Beautiful shots, I’m in love.
thank you Sophia!
Oh no, Amanda! I hope you feel better soon!! It was so great meeting you at the Culinary Institute – I only wish we could have spent a little more time getting to know each other… but spending time in that kitchen – Yowza! I am glad you posted this recipe, because your beautiful photos reminded me of how delicious it was! xo Michelle
Oh my gosh, that fall sounds awful- get well soon!! I am such a clutz and have tripped + fallen on my face so many times but have been lucky enough to have not broken anything (yet). I have yet to bake with pulse flour (besides chickpea flour) and yellow split pea flour sounds AWESOME. What a gorgeous, gorgeous cake! Feel better soon lovely xoxo
thank you for the well wishes Genevieve! things are healing well, the last of the bruising just about gone.
i think baking with pulse flours is so intriguing and really works differently than grains, in a way that i love! xo
I can SO relate to using bean flour as a gf newbie. I thought my days of eating cakes and cookies were over. Too funny. What a cool experience you had a the Culinary Institute of America testing out all those ingredients and recipes! You have given me a renewed motivation to start working with these types of flours again. This cake is just so pretty! xo.
Im soooo sorry about your injury! I hope you heal up soon! Hopefully this beautiful bundt cake will cheer you up! It looks incredible!
I love pulses, actually! I’ve never tried baking with them either. I hear that they are actually AMAZING as flour substitutes for brownies, blondies and more!

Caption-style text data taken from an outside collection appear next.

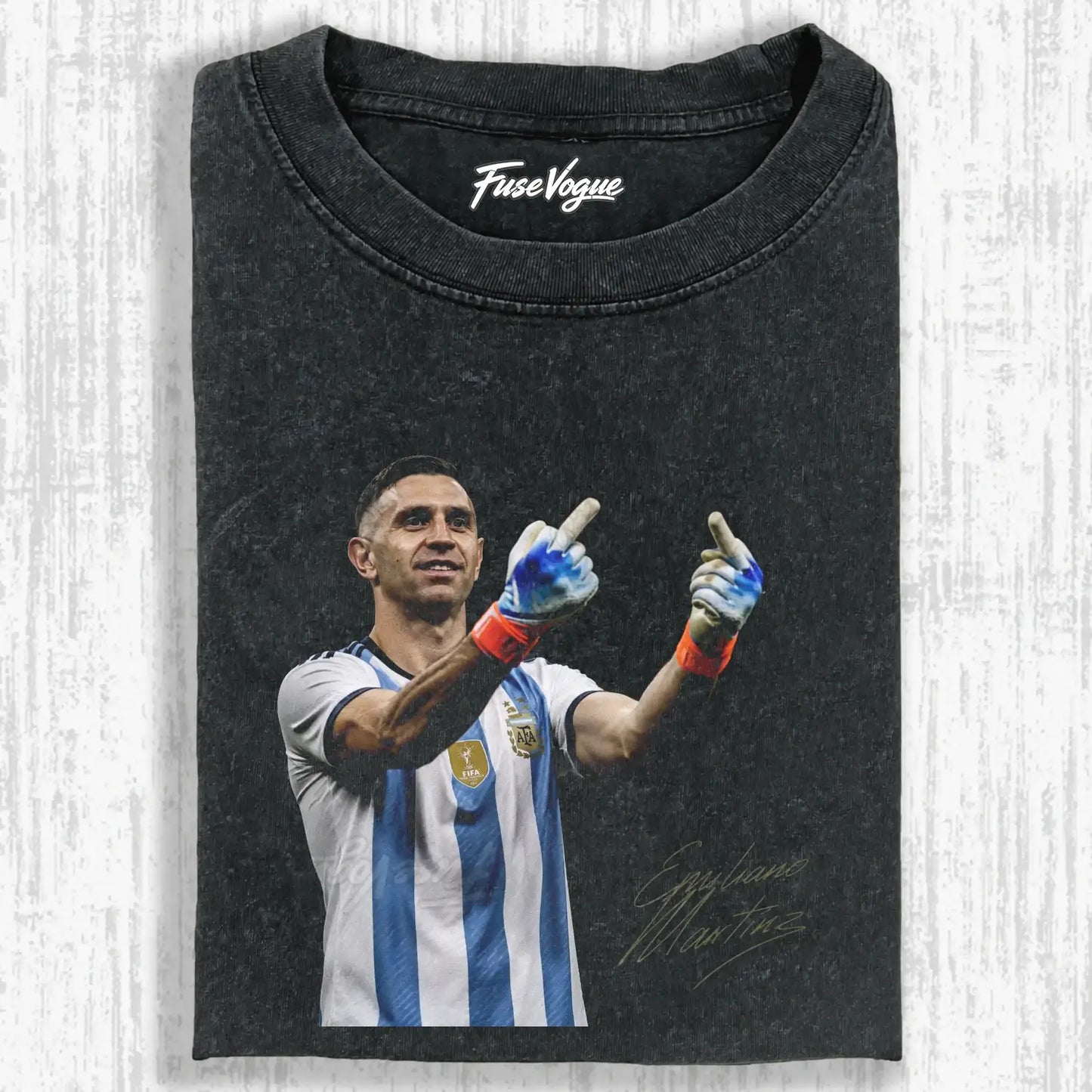 Argentina Rising TEE 3 - FUSEVOGUE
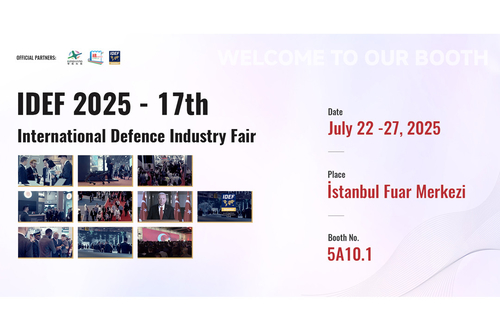 ข่าวล่าสุดของบริษัทเกี่ยวกับ INVITATION IDEF 2025 - งานนิทรรศการอุตสาหกรรมการป้องกันนานาชาติ ครั้งที่ 17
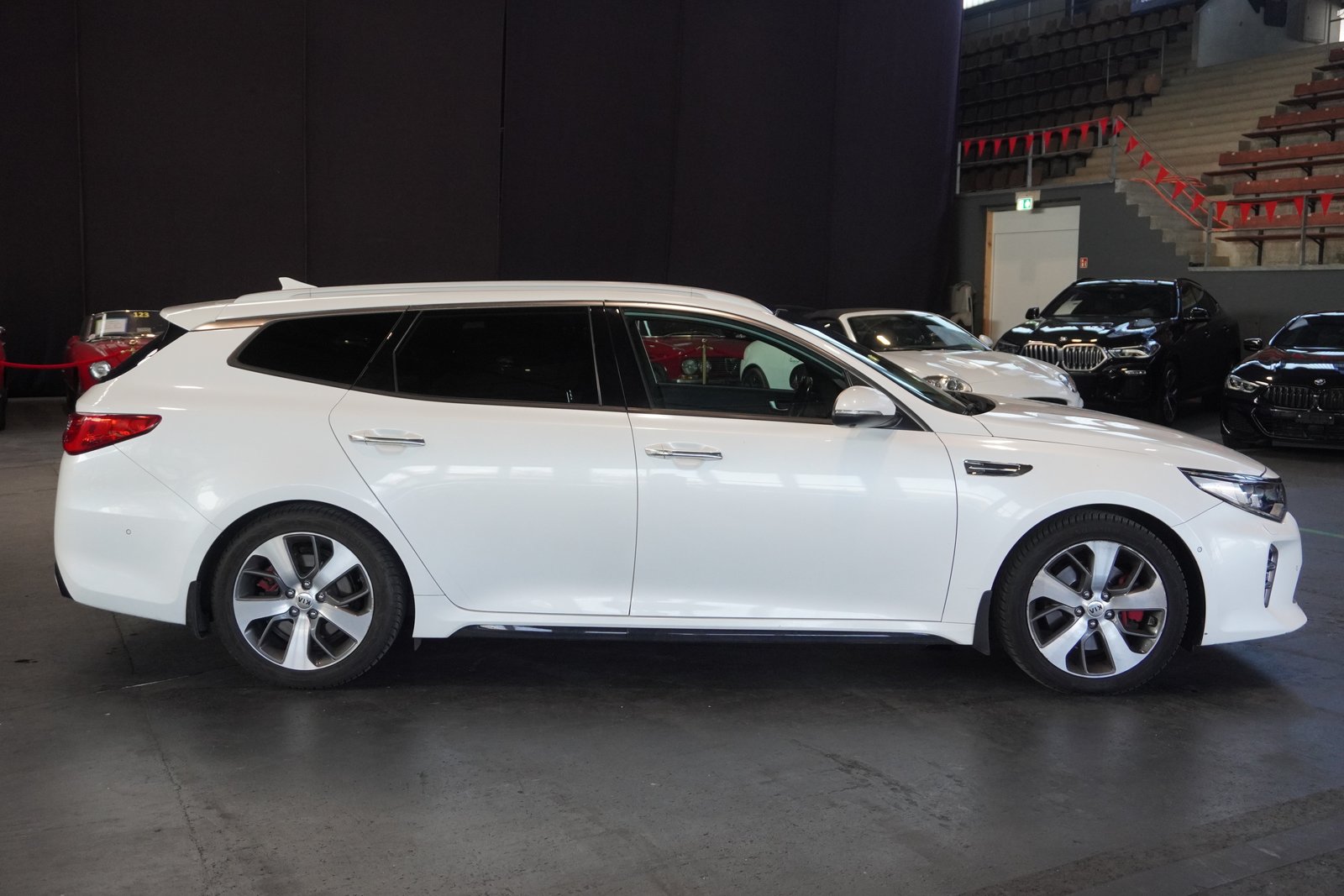 KIA Optima SW 2.0 T-GDI Style GT Automat, Benzina, Occasioni / Usate, Automatico - 6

Yes, I’m excited to experiment a bit more baking with them too. I see a lot of recipes with black beans in them, but I always thought the flavor was too overpowering. Which is why I love using this type of flour. Really smooth and actually bland in flavor so it’s focus is on the texture and color. xo!
Poor you! At least you’re looking on the brightside… I’d probably be waaaaaay more of a sook than you (and actually my fiance cracked a rib while skiing a few months ago and I’m convinced he was way more of a sook about it than you!)
I love that this cake uses such an unusual flour but looks absolutely perfect texturally! Just like a proper pound cake. I was looking to get into more baking with pulses this year. You have definitely inspired me to try it out!
Hannah, yes, you’ve written about pulses lately too – which is awesome! They are such a powerhouse, and so versatile. I actually want to try grinding them myself in the mill I have. The texture here is so lovely. And the subtle vanilla makes a difference.
I hope your fiance is mending well! And thank you for the well wishes. I’ll just keep on baking… :) xo
Darling, NO!! I would have saved you if I were there. I’m happy to hear you are OK, don’t push it and make sure you relax while you heal. You got this.
This cake looks perfect… I used to experiment with chickpea flour a lot but found it left an aftertaste, I should play with it more. And this flour sounds interesting, that crumb is divine!!
Hey girl! Ugh, yes, this was a wee bit of a conundrum. But makes you appreciate when you’re working at full strength!
I used to dislike garbanzo bean flour, but I think it was because I was using it without others in the batter/dough, so it was too overpowering. But with this it blends in so well. Plus, the texture! So soft.